[DESCRIPTION OF THE TASK]: Please return exactly the lines from the one containing "scientific name: Bonasa umbellus" through the end of the records, including both.
****************************************
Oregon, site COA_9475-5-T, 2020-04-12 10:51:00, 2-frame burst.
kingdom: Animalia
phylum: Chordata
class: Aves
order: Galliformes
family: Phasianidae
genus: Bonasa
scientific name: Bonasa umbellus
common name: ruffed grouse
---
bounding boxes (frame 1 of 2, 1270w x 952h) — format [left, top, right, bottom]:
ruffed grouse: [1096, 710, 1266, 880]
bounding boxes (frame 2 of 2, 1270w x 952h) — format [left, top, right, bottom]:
****************************************
[EXERCISE ANSWER]:
scientific name: Bonasa umbellus
common name: ruffed grouse
---
bounding boxes (frame 1 of 2, 1270w x 952h) — format [left, top, right, bottom]:
ruffed grouse: [1096, 710, 1266, 880]
bounding boxes (frame 2 of 2, 1270w x 952h) — format [left, top, right, bottom]:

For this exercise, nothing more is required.